Sandro Santilli strk at keybit.net
Wed Nov 5 09:03:41 PST 2014


On Wed, Nov 05, 2014 at 08:32:01AM -0800, Guillaume Drolet wrote:
> Sandro Santilli wrote:
>>
>> Except face 0, which is the "universe" face, all the others
>> should be "gaps" in your topology. You can zoom to the face's
>> bounding box ("mbr" field) to take a closer look (do you have qgis
>> set up by now?).
> 
> Ok. I had already looked at some of them but as face-derived geometries
> (using ST_GetFaceGeometry) and not as real faces.
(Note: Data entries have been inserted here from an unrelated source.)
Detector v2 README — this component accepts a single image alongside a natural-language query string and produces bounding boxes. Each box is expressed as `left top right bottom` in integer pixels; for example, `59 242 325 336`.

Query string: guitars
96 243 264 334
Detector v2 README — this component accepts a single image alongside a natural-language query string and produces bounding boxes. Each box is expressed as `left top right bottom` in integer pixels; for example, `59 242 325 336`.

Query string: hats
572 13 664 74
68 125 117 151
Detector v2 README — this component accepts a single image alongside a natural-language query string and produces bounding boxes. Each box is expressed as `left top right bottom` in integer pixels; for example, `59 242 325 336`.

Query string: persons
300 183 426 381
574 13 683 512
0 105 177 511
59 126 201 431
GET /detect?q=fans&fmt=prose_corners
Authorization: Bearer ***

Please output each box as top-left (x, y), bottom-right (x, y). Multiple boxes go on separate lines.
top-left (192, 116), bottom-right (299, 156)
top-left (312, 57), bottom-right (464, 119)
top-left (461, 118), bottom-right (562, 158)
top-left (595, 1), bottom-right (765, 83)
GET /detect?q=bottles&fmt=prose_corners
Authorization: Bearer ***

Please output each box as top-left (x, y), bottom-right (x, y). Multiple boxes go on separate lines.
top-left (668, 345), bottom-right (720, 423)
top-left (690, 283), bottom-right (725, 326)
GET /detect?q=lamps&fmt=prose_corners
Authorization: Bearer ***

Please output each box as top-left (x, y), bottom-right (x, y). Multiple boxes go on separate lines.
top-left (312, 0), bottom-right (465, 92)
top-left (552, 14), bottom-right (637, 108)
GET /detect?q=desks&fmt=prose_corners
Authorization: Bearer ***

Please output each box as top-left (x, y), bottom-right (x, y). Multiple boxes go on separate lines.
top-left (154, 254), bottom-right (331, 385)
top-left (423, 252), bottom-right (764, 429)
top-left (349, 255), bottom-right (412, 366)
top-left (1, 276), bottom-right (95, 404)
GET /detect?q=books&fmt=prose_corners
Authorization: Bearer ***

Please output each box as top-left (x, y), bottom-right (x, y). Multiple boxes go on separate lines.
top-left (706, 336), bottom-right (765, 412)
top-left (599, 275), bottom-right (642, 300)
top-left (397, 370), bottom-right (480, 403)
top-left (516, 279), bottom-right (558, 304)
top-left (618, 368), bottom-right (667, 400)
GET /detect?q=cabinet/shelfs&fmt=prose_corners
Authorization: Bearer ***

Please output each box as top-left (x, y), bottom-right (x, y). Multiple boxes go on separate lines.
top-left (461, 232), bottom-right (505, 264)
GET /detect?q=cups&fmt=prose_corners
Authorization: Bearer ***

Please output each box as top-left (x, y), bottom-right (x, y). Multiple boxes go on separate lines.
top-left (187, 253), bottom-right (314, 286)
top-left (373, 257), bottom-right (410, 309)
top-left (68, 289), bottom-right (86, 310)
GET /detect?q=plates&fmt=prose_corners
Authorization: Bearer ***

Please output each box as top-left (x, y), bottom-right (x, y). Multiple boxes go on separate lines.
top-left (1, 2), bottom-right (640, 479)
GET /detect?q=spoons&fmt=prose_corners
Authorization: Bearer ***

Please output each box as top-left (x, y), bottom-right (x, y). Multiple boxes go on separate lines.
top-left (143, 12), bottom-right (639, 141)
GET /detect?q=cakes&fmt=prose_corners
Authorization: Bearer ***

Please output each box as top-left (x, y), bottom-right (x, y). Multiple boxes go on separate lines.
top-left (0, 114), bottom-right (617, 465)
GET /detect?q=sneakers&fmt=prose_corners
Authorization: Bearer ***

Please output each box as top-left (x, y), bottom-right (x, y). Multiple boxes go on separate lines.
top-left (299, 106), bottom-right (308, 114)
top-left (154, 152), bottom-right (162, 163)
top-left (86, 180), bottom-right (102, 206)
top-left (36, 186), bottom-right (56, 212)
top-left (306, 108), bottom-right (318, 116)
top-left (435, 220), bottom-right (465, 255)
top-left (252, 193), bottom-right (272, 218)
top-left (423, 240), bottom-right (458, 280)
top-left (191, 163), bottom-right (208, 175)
I don't understand the distinction you're making.
A face-derived geometry IS the face's geometry ...

> As geometries, to me
> they look like polygons and I didn't realize they were in fact holes.
>
> See
> this example in QGIS for face_id 2418 turned into a polygon:
> https://dl.dropboxusercontent.com/u/5196336/geomFromFace_id_2418.bmp. Now,
> look at its mbr representation:
> https://dl.dropboxusercontent.com/u/5196336/mbrFace_id_2418.bmp. How do
> you tell it's a hole and not just a regular face?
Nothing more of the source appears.